Search code examples
javascriptrweb-scrapingrselenium

Web scraping with RSelenium: findElement returning nothing


I am new to web-scraping, and have been attempting to collect information using RSelenium (as an alternative to rvest), as some of the websites I am interested in use JavaScript. However, when I use the below code, the findElement() function returns nothing.

library(RSelenium)

driver <- rsDriver(browser=c("chrome"), chromever="81.0.4044.138")

remote_driver <- driver$client

remote_driver$navigate("https://www.gucci.com/uk/en_gb/ca/decor-c-decor")

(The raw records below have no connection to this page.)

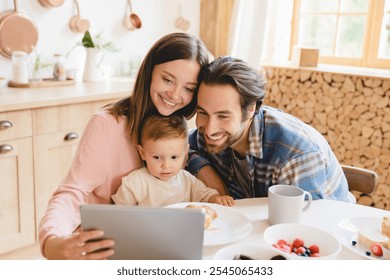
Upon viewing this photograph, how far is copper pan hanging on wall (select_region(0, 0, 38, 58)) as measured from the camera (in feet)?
8.69

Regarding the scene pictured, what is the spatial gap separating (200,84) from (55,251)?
72 cm

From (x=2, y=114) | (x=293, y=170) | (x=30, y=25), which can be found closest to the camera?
(x=293, y=170)

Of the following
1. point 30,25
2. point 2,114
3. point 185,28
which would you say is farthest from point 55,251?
point 185,28

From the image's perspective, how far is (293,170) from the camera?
4.66 feet

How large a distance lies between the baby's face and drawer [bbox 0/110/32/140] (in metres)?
0.99

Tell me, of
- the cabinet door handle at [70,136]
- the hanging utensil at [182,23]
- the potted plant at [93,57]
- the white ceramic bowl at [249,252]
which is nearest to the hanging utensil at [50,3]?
the potted plant at [93,57]

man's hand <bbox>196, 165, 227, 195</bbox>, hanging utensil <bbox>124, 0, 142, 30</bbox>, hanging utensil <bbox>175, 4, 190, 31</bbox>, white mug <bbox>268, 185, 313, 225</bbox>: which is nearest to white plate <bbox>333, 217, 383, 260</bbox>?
white mug <bbox>268, 185, 313, 225</bbox>

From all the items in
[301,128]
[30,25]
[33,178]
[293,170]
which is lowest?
[33,178]

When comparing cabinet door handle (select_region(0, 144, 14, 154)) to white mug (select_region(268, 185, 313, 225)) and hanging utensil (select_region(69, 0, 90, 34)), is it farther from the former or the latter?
white mug (select_region(268, 185, 313, 225))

p <- remote_driver$findElement(using = "xpath", "//span[@class = 'sale']")
product <- p$getElementText()
product

The xpath appears to be correct, any ideas?


Solution

  • I'm not sure if this is the best way to do it, but you can use RSelenium to get the page source (including Javascript elements) and then use rvest to extract those elements.

    library(dplyr)
    library(rvest)
    
    elemrvest <- remote_driver$getPageSource()[[1]]
    
    df <- tibble(Products = elemrvest %>% 
                   read_html() %>% 
                   html_nodes(xpath = "//div[@class = 'product-tiles-grid-item-info']/h2") %>% 
                   html_text(),
                 Prices = elemrvest %>% 
                   read_html() %>% 
                   html_nodes(xpath = "//span[@class = 'sale']") %>% 
                   html_text())